= Legal Bill Review =

Legal Bill Review (LBR) refers to process of reviewing and analyzing legal bills against any billing guidelines, service level agreements, applicable laws and other generally accepted standards. LBR plays a vital role in litigation spend management through the review and analysis of law firm invoices. LBR is typically accompanied by claims management processes, often outsourced to third parties. LBR is seen as a standard practice among larger insurers and third-party administrators.

== Advantages ==
One of the key advantages of LBR is litigation cost savings by flagging and reducing invoice billing entries against non-compliance with the billing standards.
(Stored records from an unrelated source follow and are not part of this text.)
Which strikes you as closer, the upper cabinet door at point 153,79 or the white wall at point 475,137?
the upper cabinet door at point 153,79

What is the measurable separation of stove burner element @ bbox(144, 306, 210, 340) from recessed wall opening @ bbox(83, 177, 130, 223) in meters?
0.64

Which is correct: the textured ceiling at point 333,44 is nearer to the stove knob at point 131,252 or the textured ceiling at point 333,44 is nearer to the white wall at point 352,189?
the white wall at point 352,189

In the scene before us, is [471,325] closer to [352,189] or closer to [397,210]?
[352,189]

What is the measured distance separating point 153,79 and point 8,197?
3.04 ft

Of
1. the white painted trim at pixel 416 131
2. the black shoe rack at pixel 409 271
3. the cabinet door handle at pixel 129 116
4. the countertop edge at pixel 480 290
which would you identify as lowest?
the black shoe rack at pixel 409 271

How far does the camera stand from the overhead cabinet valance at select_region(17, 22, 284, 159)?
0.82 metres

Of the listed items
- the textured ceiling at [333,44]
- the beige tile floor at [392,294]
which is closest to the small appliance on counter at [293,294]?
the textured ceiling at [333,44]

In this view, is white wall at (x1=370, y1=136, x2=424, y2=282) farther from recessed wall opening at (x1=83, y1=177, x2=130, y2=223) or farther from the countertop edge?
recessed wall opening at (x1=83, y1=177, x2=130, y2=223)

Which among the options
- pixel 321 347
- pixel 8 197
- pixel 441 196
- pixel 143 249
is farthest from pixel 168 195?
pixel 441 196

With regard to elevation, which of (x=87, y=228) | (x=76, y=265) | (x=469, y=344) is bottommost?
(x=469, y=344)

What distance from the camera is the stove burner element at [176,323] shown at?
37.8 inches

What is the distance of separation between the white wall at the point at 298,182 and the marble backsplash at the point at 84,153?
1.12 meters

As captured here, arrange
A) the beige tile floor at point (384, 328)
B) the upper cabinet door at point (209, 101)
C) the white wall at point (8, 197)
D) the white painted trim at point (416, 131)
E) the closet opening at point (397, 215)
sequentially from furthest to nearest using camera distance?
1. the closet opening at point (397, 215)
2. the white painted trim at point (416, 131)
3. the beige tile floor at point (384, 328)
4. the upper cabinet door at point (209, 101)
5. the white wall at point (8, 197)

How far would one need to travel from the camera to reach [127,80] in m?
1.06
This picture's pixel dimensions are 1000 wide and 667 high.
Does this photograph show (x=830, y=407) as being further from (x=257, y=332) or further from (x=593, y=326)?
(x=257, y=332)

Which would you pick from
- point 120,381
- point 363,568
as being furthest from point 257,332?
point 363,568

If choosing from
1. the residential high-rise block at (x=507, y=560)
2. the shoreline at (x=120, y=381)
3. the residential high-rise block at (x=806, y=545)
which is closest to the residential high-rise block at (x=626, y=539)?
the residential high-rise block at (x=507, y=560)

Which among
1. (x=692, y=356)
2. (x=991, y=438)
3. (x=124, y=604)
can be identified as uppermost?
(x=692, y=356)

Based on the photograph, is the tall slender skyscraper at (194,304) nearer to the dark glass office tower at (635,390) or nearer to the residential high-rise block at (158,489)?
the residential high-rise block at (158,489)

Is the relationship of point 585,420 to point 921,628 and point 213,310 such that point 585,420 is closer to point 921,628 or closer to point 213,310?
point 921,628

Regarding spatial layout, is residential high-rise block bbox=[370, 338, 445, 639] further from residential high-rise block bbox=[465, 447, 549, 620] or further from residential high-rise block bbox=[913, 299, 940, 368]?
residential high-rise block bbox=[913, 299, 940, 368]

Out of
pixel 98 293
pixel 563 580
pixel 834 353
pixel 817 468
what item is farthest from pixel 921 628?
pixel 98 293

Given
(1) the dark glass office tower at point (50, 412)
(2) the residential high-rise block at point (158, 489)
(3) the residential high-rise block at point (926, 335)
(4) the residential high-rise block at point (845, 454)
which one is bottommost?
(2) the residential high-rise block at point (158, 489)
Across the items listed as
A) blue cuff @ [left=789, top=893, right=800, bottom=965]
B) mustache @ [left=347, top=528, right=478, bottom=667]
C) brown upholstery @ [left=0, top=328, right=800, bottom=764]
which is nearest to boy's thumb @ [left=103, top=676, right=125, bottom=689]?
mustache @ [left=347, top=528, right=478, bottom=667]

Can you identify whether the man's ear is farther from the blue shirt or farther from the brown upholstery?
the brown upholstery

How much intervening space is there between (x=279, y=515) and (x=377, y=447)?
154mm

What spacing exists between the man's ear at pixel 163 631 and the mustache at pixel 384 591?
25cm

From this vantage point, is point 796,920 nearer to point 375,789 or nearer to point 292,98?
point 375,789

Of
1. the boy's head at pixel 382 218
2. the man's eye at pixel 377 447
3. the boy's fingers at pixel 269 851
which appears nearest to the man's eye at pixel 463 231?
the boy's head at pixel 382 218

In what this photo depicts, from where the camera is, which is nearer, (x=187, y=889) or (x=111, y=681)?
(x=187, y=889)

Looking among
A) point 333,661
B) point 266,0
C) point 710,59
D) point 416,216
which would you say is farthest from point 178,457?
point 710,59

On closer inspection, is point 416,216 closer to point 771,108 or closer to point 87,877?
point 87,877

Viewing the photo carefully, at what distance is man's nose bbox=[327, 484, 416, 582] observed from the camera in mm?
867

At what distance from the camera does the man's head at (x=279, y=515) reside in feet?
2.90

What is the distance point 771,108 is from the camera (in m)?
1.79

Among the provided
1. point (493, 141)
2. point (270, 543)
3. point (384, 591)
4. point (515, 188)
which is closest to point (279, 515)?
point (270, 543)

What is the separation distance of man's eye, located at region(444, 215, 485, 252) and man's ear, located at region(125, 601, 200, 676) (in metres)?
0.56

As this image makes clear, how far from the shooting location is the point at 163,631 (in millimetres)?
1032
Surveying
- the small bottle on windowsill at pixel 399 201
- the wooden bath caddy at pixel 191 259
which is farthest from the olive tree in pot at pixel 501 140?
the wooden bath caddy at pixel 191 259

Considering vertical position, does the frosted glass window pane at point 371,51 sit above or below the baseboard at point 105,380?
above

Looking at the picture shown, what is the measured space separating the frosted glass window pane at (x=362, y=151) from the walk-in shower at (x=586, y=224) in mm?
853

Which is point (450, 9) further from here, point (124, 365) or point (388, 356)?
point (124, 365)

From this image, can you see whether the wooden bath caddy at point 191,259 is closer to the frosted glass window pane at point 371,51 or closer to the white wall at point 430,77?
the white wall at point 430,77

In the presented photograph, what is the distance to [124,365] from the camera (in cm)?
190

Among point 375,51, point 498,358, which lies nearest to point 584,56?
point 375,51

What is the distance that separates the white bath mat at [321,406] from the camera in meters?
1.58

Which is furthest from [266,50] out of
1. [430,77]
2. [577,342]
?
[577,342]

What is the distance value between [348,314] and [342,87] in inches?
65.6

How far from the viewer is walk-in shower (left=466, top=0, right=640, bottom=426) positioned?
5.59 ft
LBR acts as a preventive measure when conducted prior to payment of a legal bill. However, for legal invoices already paid, it acts as measure to recover any excess amount paid to the law firms.

== Outsourcing ==
Considering the high volume of law firm invoices and the need for LBR experts, LBR is often outsourced to third-party service providers, who typically use software. A new and emerging trend in outsourcing is the increasing utilization of machine learning and case management software, which increases the case load that these firms can handle.

== LBR software ==
LBR software applications are utilized for reviewing law firm invoices in electronic format. Typically these software applications are designed to accommodate LEDES and UTBMS standards which prescribes standards for law firm invoices. The LEDES standard is the most prevalent global legal invoice standard.

=== Web-Enabled Attorney Fee Processing System (WAFPS) ===
WAFPS is an online bill review system established by Texas Department of Insurance Division of Workers' Compensation to review and approve invoices for attorney's fees in workers' compensation claims.